• [Requirement]
Out of the records below, copy all lines in which the word "JSON" occurs.

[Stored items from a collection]
________________________________________
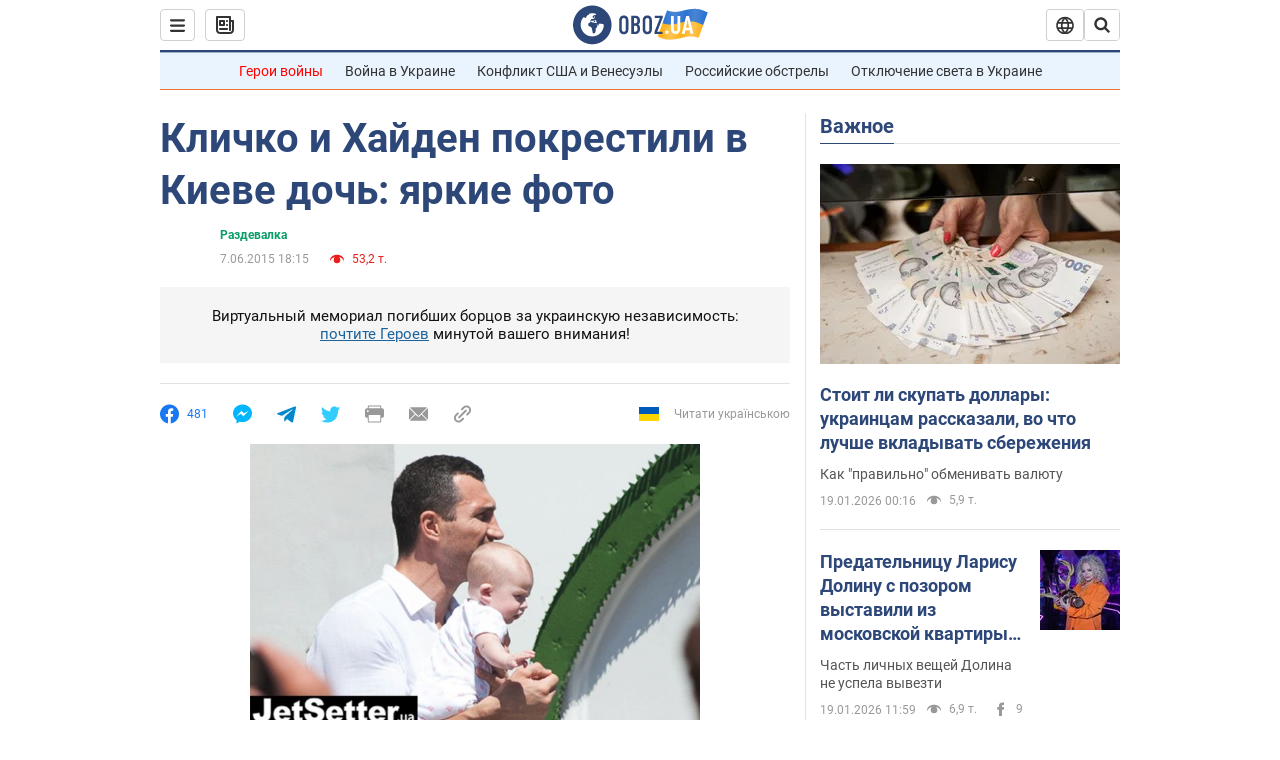

--- FILE ---
content_type: application/x-javascript; charset=utf-8
request_url: https://servicer.idealmedia.io/1418748/1?nocmp=1&sessionId=696e5fe6-03481&sessionPage=1&sessionNumberWeek=1&sessionNumber=1&scale_metric_1=64.00&scale_metric_2=256.00&scale_metric_3=100.00&cbuster=1768841190481550311390&pvid=9eca8663-b43f-4b20-8f44-021ed8dc11cd&implVersion=11&lct=1763555100&mp4=1&ap=1&consentStrLen=0&wlid=492334e4-e0ac-4aa2-99b7-de5eeb75a596&uniqId=0920d&niet=4g&nisd=false&evt=%5B%7B%22event%22%3A1%2C%22methods%22%3A%5B1%2C2%5D%7D%2C%7B%22event%22%3A2%2C%22methods%22%3A%5B1%2C2%5D%7D%5D&pv=5&jsv=es6&dpr=1&hashCommit=cbd500eb&apt=2015-06-07T18%3A15%3A00&tfre=4756&w=0&h=1&tl=150&tlp=1&sz=0x1&szp=1&szl=1&cxurl=https%3A%2F%2Fhot.obozrevatel.com%2Fsport%2Fdressing-room%2F63891-klichko-i-hajden-pokrestili-v-kieve-doch-yarkie-foto.htm&ref=&lu=https%3A%2F%2Fhot.obozrevatel.com%2Fsport%2Fdressing-room%2F63891-klichko-i-hajden-pokrestili-v-kieve-doch-yarkie-foto.htm
body_size: 825
content:
var _mgq=_mgq||[];
_mgq.push(["IdealmediaLoadGoods1418748_0920d",[
["champion.com.ua","11962959","1","Мудрик отримав вердикт щодо свого майбутнього у Челсі","Лондонське Челсі може достроково припинити співпрацю із українським вінгером Михайлом Мудриком","0","","","","-hmu3nxkzf9v_Uke3tar1-D3A2L8ujFu6HQ7V3W-bnJKLdfngGlto9qxGjRgYmxhJP9NESf5a0MfIieRFDqB_Kldt0JdlZKDYLbkLtP-Q-Wr3t2PsdPBsMEX7JReCqpx",{"i":"https://s-img.idealmedia.io/n/11962959/45x45/423x0x1074x1074/aHR0cDovL2ltZ2hvc3RzLmNvbS90LzY4NzA0MS9jMTkwYjBjYTAwNjJmMWZkYTU4NmVkYTUwMzcxOWNkMC5qcGVn.webp?v=1768841190-pfk0mz1Q2bOPma8UZ2-42Cr0cajnVGiSKNeIipUJh2Y","l":"https://clck.idealmedia.io/pnews/11962959/i/1298901/pp/1/1?h=-hmu3nxkzf9v_Uke3tar1-D3A2L8ujFu6HQ7V3W-bnJKLdfngGlto9qxGjRgYmxhJP9NESf5a0MfIieRFDqB_Kldt0JdlZKDYLbkLtP-Q-Wr3t2PsdPBsMEX7JReCqpx&utm_campaign=obozrevatel.com&utm_source=obozrevatel.com&utm_medium=referral&rid=67c4bdb2-f556-11f0-bf78-d404e6f98490&tt=Direct&att=3&afrd=296&iv=11&ct=1&gdprApplies=0&muid=q0juPioP33K8&st=-300&mp4=1&h2=RGCnD2pppFaSHdacZpvmnsy2GX6xlGXVu7txikoXAu9kApNTXTADCUxIDol3FKO5zpSwCTRwppme7hac-lJkcw**","adc":[],"sdl":0,"dl":"","category":"Спорт","dbbr":0,"bbrt":0,"type":"e","media-type":"static","clicktrackers":[],"cta":"Читати далі","cdt":"","tri":"67c4db69-f556-11f0-bf78-d404e6f98490","crid":"11962959"}],],
{"awc":{},"dt":"desktop","ts":"","tt":"Direct","isBot":1,"h2":"RGCnD2pppFaSHdacZpvmnsy2GX6xlGXVu7txikoXAu9kApNTXTADCUxIDol3FKO5zpSwCTRwppme7hac-lJkcw**","ats":0,"rid":"67c4bdb2-f556-11f0-bf78-d404e6f98490","pvid":"9eca8663-b43f-4b20-8f44-021ed8dc11cd","iv":11,"brid":32,"muidn":"q0juPioP33K8","dnt":2,"cv":2,"afrd":296,"consent":true,"adv_src_id":39175}]);
_mgqp();
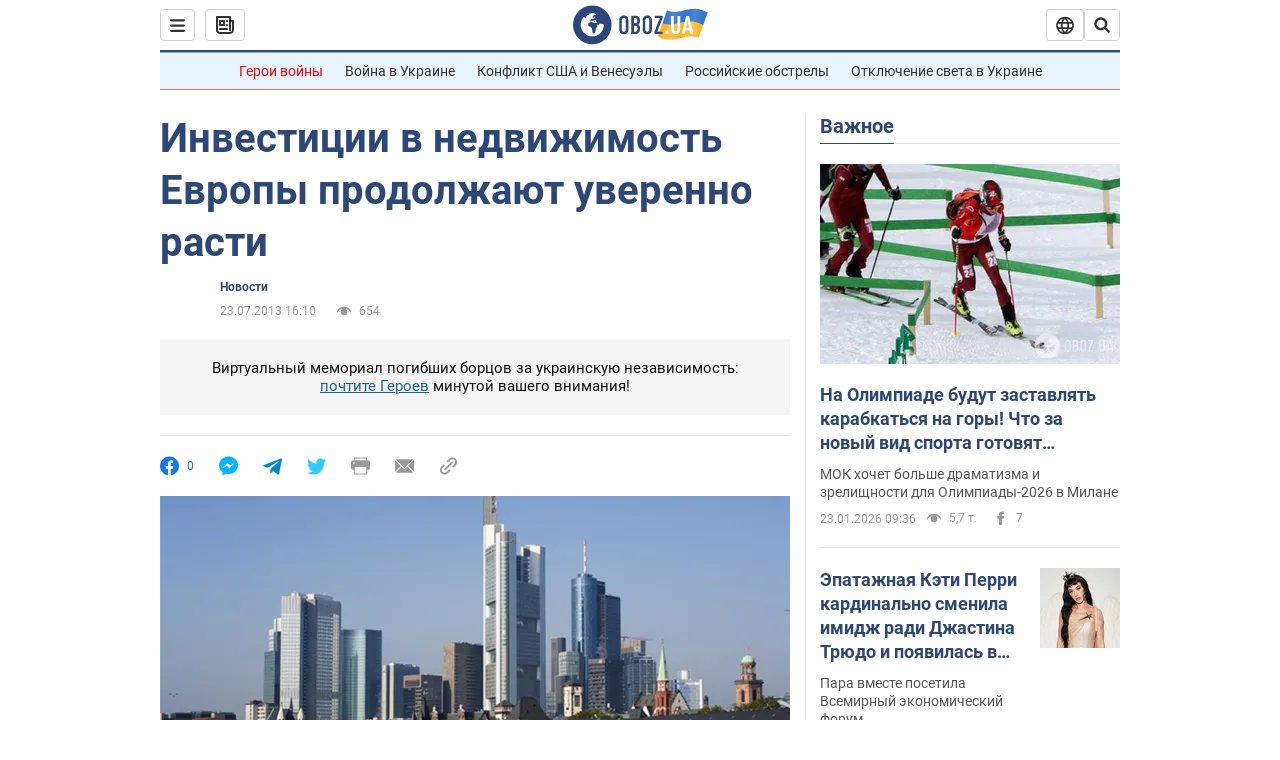

--- FILE ---
content_type: application/x-javascript; charset=utf-8
request_url: https://servicer.idealmedia.io/1418748/1?nocmp=1&sessionId=6973f8af-094ae&sessionPage=1&sessionNumberWeek=1&sessionNumber=1&scale_metric_1=64.00&scale_metric_2=256.00&scale_metric_3=100.00&cbuster=1769207983672969498052&pvid=c3ba6763-2eb2-4442-a6e9-1efd3638a577&implVersion=11&lct=1763555100&mp4=1&ap=1&consentStrLen=0&wlid=785a3282-116e-4d88-8b12-72699996a57f&uniqId=04db2&niet=4g&nisd=false&evt=%5B%7B%22event%22%3A1%2C%22methods%22%3A%5B1%2C2%5D%7D%2C%7B%22event%22%3A2%2C%22methods%22%3A%5B1%2C2%5D%7D%5D&pv=5&jsv=es6&dpr=1&hashCommit=cbd500eb&apt=2013-07-23T16%3A10%3A00&tfre=4321&w=0&h=1&tl=150&tlp=1&sz=0x1&szp=1&szl=1&cxurl=https%3A%2F%2Fwww.obozrevatel.com%2Frealty%2Fnews%2F06241-investitsii-v-nedvizhimost-evropyi-prodolzhayut-rasti.htm&ref=&lu=https%3A%2F%2Fwww.obozrevatel.com%2Frealty%2Fnews%2F06241-investitsii-v-nedvizhimost-evropyi-prodolzhayut-rasti.htm
body_size: 879
content:
var _mgq=_mgq||[];
_mgq.push(["IdealmediaLoadGoods1418748_04db2",[
["ua.tribuna.com","11961719","1","Дерюгина ответила на вопрос, почему развелась с Блохиным","Президент Украинской федерации гимнастики Ирина Дерюгина рассказала, почему завершился ее брак с Олегом Блохиным.– Почему вы развелись?– У него родились дети.","0","","","","dox8XwmfUMm7IMaB-17derWETr3QGfHoZWh8Vux_mb80SzVyF_SAN_yRZlnvElbRJP9NESf5a0MfIieRFDqB_Kldt0JdlZKDYLbkLtP-Q-XGqeBrmvvv8ydMV5kv61Jl",{"i":"https://s-img.idealmedia.io/n/11961719/45x45/160x0x520x520/aHR0cDovL2ltZ2hvc3RzLmNvbS90LzQyNjAwMi85MjI3NTQ4ODU2NmYyMWU5ODlkYWVlN2NhMjI4NTQ4NS5qcGc.webp?v=1769207983-Pbar9vh-xtEiLpBF6WON_ll4Vv8lXsBGENZ9-Ax-EA0","l":"https://clck.idealmedia.io/pnews/11961719/i/1298901/pp/1/1?h=dox8XwmfUMm7IMaB-17derWETr3QGfHoZWh8Vux_mb80SzVyF_SAN_yRZlnvElbRJP9NESf5a0MfIieRFDqB_Kldt0JdlZKDYLbkLtP-Q-XGqeBrmvvv8ydMV5kv61Jl&utm_campaign=obozrevatel.com&utm_source=obozrevatel.com&utm_medium=referral&rid=6996c129-f8ac-11f0-b7b9-d404e6f97680&tt=Direct&att=3&afrd=296&iv=11&ct=1&gdprApplies=0&muid=q0nHM7YIH3De&st=-300&mp4=1&h2=RGCnD2pppFaSHdacZpvmnoTb7XFiyzmF87A5iRFByjsgNjusZyjGo1rMnMT1hEiOhumDt6a8mN7o5CH77ZLjIg**","adc":[],"sdl":0,"dl":"","category":"Спорт","dbbr":0,"bbrt":0,"type":"e","media-type":"static","clicktrackers":[],"cta":"Читати далі","cdt":"","tri":"6996d2a6-f8ac-11f0-b7b9-d404e6f97680","crid":"11961719"}],],
{"awc":{},"dt":"desktop","ts":"","tt":"Direct","isBot":1,"h2":"RGCnD2pppFaSHdacZpvmnoTb7XFiyzmF87A5iRFByjsgNjusZyjGo1rMnMT1hEiOhumDt6a8mN7o5CH77ZLjIg**","ats":0,"rid":"6996c129-f8ac-11f0-b7b9-d404e6f97680","pvid":"c3ba6763-2eb2-4442-a6e9-1efd3638a577","iv":11,"brid":32,"muidn":"q0nHM7YIH3De","dnt":2,"cv":2,"afrd":296,"consent":true,"adv_src_id":39175}]);
_mgqp();
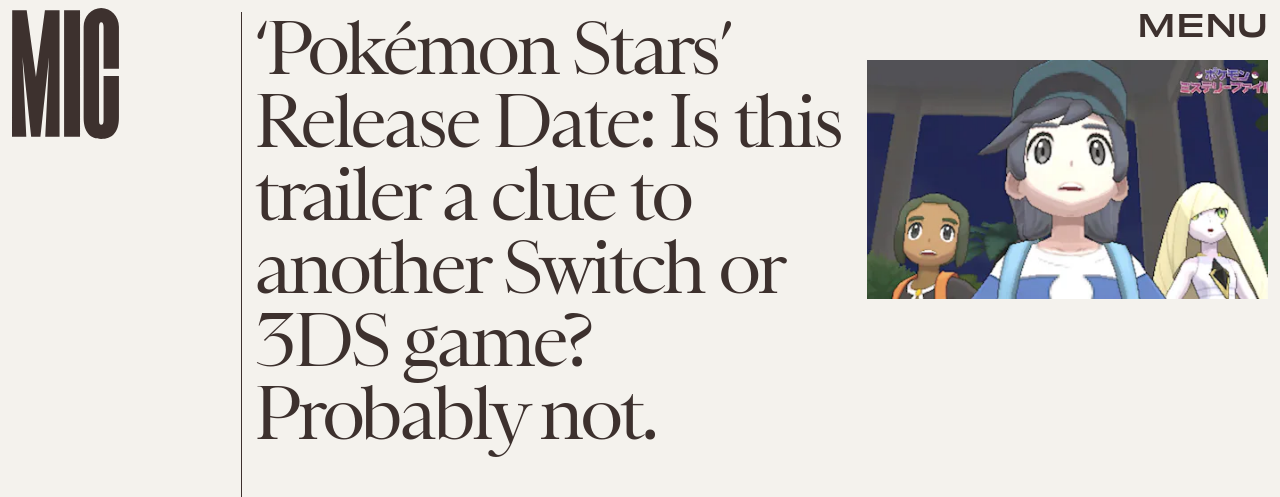

--- FILE ---
content_type: text/html; charset=utf-8
request_url: https://www.google.com/recaptcha/api2/aframe
body_size: 268
content:
<!DOCTYPE HTML><html><head><meta http-equiv="content-type" content="text/html; charset=UTF-8"></head><body><script nonce="SsK_-V5Wxj_3vd4lOZ7U_A">/** Anti-fraud and anti-abuse applications only. See google.com/recaptcha */ try{var clients={'sodar':'https://pagead2.googlesyndication.com/pagead/sodar?'};window.addEventListener("message",function(a){try{if(a.source===window.parent){var b=JSON.parse(a.data);var c=clients[b['id']];if(c){var d=document.createElement('img');d.src=c+b['params']+'&rc='+(localStorage.getItem("rc::a")?sessionStorage.getItem("rc::b"):"");window.document.body.appendChild(d);sessionStorage.setItem("rc::e",parseInt(sessionStorage.getItem("rc::e")||0)+1);localStorage.setItem("rc::h",'1768412047808');}}}catch(b){}});window.parent.postMessage("_grecaptcha_ready", "*");}catch(b){}</script></body></html>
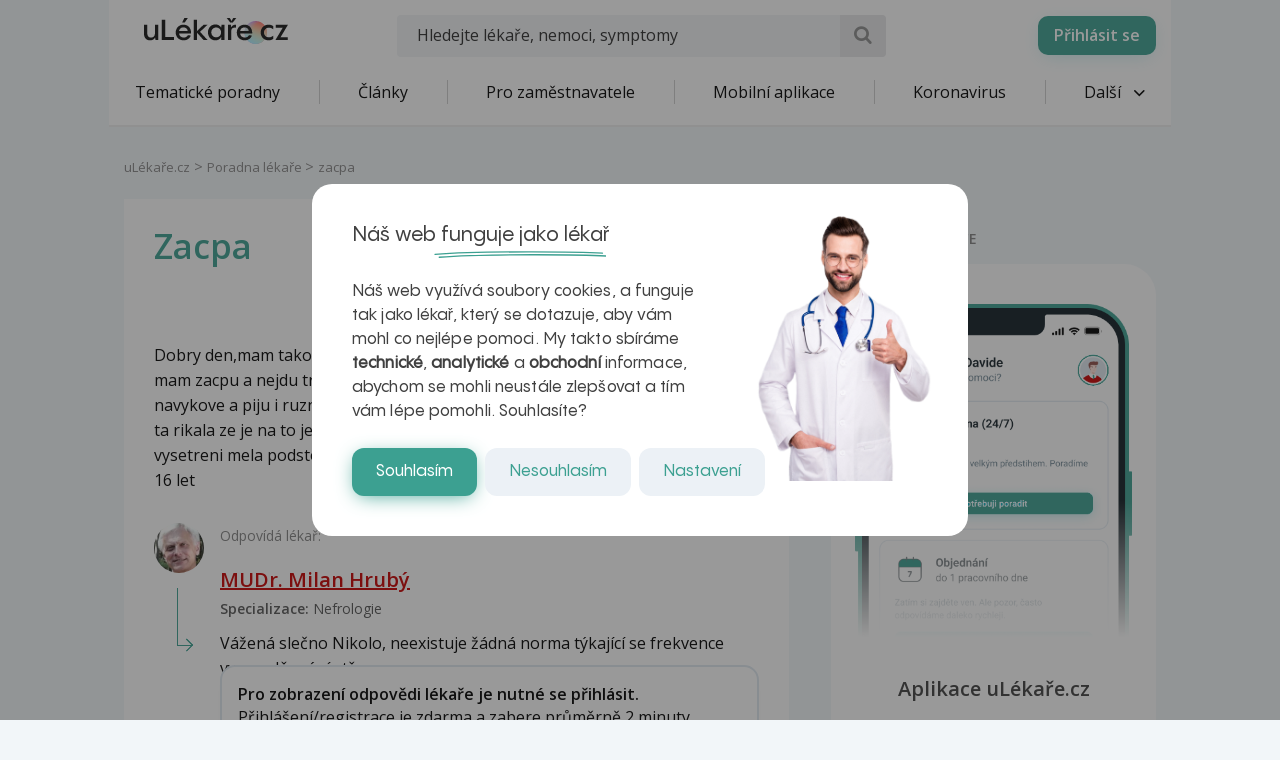

--- FILE ---
content_type: text/html; charset=utf-8
request_url: https://www.google.com/recaptcha/api2/aframe
body_size: 182
content:
<!DOCTYPE HTML><html><head><meta http-equiv="content-type" content="text/html; charset=UTF-8"></head><body><script nonce="6taGgOpfi39Cm-0GHRYfGA">/** Anti-fraud and anti-abuse applications only. See google.com/recaptcha */ try{var clients={'sodar':'https://pagead2.googlesyndication.com/pagead/sodar?'};window.addEventListener("message",function(a){try{if(a.source===window.parent){var b=JSON.parse(a.data);var c=clients[b['id']];if(c){var d=document.createElement('img');d.src=c+b['params']+'&rc='+(localStorage.getItem("rc::a")?sessionStorage.getItem("rc::b"):"");window.document.body.appendChild(d);sessionStorage.setItem("rc::e",parseInt(sessionStorage.getItem("rc::e")||0)+1);localStorage.setItem("rc::h",'1767024417857');}}}catch(b){}});window.parent.postMessage("_grecaptcha_ready", "*");}catch(b){}</script></body></html>

--- FILE ---
content_type: image/svg+xml
request_url: https://www.ulekare.cz/bundles/ulekare/img/calendar/29.svg
body_size: 3567
content:
<svg width="2398" height="2398" viewBox="0 0 2398 2398" fill="none" xmlns="http://www.w3.org/2000/svg">
	<g clip-path="url(#clip0_14_437)">
		<path fill-rule="evenodd" clip-rule="evenodd" d="M2079.85 672.395C2079.85 627.606 2071.02 583.256 2053.88 541.878C2036.74 500.499 2011.61 462.904 1979.94 431.238C1948.26 399.572 1910.66 374.456 1869.28 357.326C1827.89 340.195 1783.54 331.384 1738.75 331.397H672.959C628.17 331.384 583.82 340.195 542.437 357.326C501.053 374.456 463.449 399.572 431.774 431.238C400.098 462.904 374.972 500.499 357.829 541.878C340.686 583.256 331.864 627.606 331.864 672.395V921.892H2079.85V672.395Z" fill="#3CA091"/>
		<path fill-rule="evenodd" clip-rule="evenodd" d="M1413.37 285.45H985.372V179.252C985.372 167.184 980.577 155.609 972.044 147.076C963.511 138.543 951.94 133.752 939.872 133.752C927.805 133.752 916.234 138.543 907.701 147.076C899.168 155.609 894.373 167.184 894.373 179.252V285.45H712.374C477.376 285.45 286.378 476.347 286.378 711.845V1686.34C286.378 1921.83 477.376 2112.73 712.374 2112.73H1687.37C1922.36 2112.73 2113.36 1921.83 2113.36 1686.34V711.845C2113.36 476.347 1922.36 285.45 1687.37 285.45H1505.37V179.252C1505.37 153.952 1484.37 133.451 1459.37 133.451C1434.37 133.451 1413.37 153.952 1413.37 179.252V285.45ZM2021.36 967.643V1686.34C2021.36 1871.23 1871.36 2021.13 1687.37 2021.13H712.374C623.562 2021.13 538.382 1985.87 475.564 1923.09C412.745 1860.31 377.43 1775.15 377.377 1686.34V967.643H2021.36ZM1224.37 1641.54C1224.37 1663.84 1240.37 1684.44 1266.37 1699.74C1293.37 1716.04 1329.37 1725.34 1370.37 1725.34C1493.37 1725.34 1564.37 1639.84 1564.37 1486.54C1564.37 1339.24 1496.37 1253.04 1381.37 1253.04C1279.37 1253.04 1210.37 1317.24 1210.37 1412.74C1210.37 1499.84 1268.37 1561.04 1351.37 1561.04C1400.37 1561.04 1442.37 1535.44 1458.37 1494.84H1461.37C1461.37 1586.94 1429.37 1640.54 1370.37 1640.54C1341.37 1640.54 1322.37 1630.84 1301.37 1614.54C1287.37 1603.94 1277.37 1600.64 1266.37 1600.64C1242.37 1600.64 1224.37 1617.24 1224.37 1641.54ZM837.373 1669.44C837.373 1697.44 858.373 1715.74 891.373 1715.74H1118.37C1149.37 1715.74 1168.37 1699.44 1168.37 1672.44C1168.37 1645.14 1149.37 1628.54 1118.37 1628.54H980.372V1623.94L1075.37 1528.14C1130.37 1473.54 1153.37 1432.34 1153.37 1385.44C1153.37 1309.24 1086.37 1253.44 994.372 1253.44C904.373 1253.44 834.373 1311.24 834.373 1373.14C834.373 1398.44 852.373 1416.34 878.373 1416.34C898.373 1416.34 910.373 1407.74 925.373 1385.14C940.372 1355.54 960.372 1341.24 988.372 1341.24C1023.37 1341.24 1047.37 1363.14 1047.37 1395.74C1047.37 1421.04 1032.37 1444.94 996.372 1481.24L881.373 1599.64C848.373 1632.24 837.373 1649.54 837.373 1669.44ZM1447.37 1409.74C1447.37 1451.64 1419.37 1480.84 1380.37 1480.84C1341.37 1480.84 1313.37 1451.64 1313.37 1409.34C1313.37 1366.84 1341.37 1336.84 1380.37 1336.84C1419.37 1336.84 1447.37 1367.44 1447.37 1409.74ZM1505.37 377.148V483.249C1505.37 508.549 1484.37 529.147 1459.37 529.147C1434.37 529.147 1413.37 508.549 1413.37 483.249V377.148H985.372V483.249C985.785 489.478 984.909 495.725 982.81 501.604C980.71 507.483 977.435 512.867 973.169 517.424C968.903 521.982 963.74 525.616 958.013 528.1C952.286 530.584 946.115 531.866 939.872 531.866C933.63 531.866 927.459 530.584 921.732 528.1C916.005 525.616 910.841 521.982 906.576 517.424C902.31 512.867 899.035 507.483 896.935 501.604C894.836 495.725 893.96 489.478 894.373 483.249V377.148H712.374C527.376 377.148 377.377 526.946 377.377 711.845V876.046H2021.36V711.845C2021.36 526.946 1871.36 377.148 1687.37 377.148H1505.37Z" fill="#00272C"/>
	</g>
	<defs>
		<clipPath id="clip0_14_437">
			<rect width="2398" height="2398" fill="white"/>
		</clipPath>
	</defs>
</svg>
________________________________________
• [Exercise output]
<!DOCTYPE HTML><html><head><meta http-equiv="content-type" content="text/html; charset=UTF-8"></head><body><script nonce="SsK_-V5Wxj_3vd4lOZ7U_A">/** Anti-fraud and anti-abuse applications only. See google.com/recaptcha */ try{var clients={'sodar':'https://pagead2.googlesyndication.com/pagead/sodar?'};window.addEventListener("message",function(a){try{if(a.source===window.parent){var b=JSON.parse(a.data);var c=clients[b['id']];if(c){var d=document.createElement('img');d.src=c+b['params']+'&rc='+(localStorage.getItem("rc::a")?sessionStorage.getItem("rc::b"):"");window.document.body.appendChild(d);sessionStorage.setItem("rc::e",parseInt(sessionStorage.getItem("rc::e")||0)+1);localStorage.setItem("rc::h",'1768412047808');}}}catch(b){}});window.parent.postMessage("_grecaptcha_ready", "*");}catch(b){}</script></body></html>
<!DOCTYPE HTML><html><head><meta http-equiv="content-type" content="text/html; charset=UTF-8"></head><body><script nonce="6taGgOpfi39Cm-0GHRYfGA">/** Anti-fraud and anti-abuse applications only. See google.com/recaptcha */ try{var clients={'sodar':'https://pagead2.googlesyndication.com/pagead/sodar?'};window.addEventListener("message",function(a){try{if(a.source===window.parent){var b=JSON.parse(a.data);var c=clients[b['id']];if(c){var d=document.createElement('img');d.src=c+b['params']+'&rc='+(localStorage.getItem("rc::a")?sessionStorage.getItem("rc::b"):"");window.document.body.appendChild(d);sessionStorage.setItem("rc::e",parseInt(sessionStorage.getItem("rc::e")||0)+1);localStorage.setItem("rc::h",'1767024417857');}}}catch(b){}});window.parent.postMessage("_grecaptcha_ready", "*");}catch(b){}</script></body></html>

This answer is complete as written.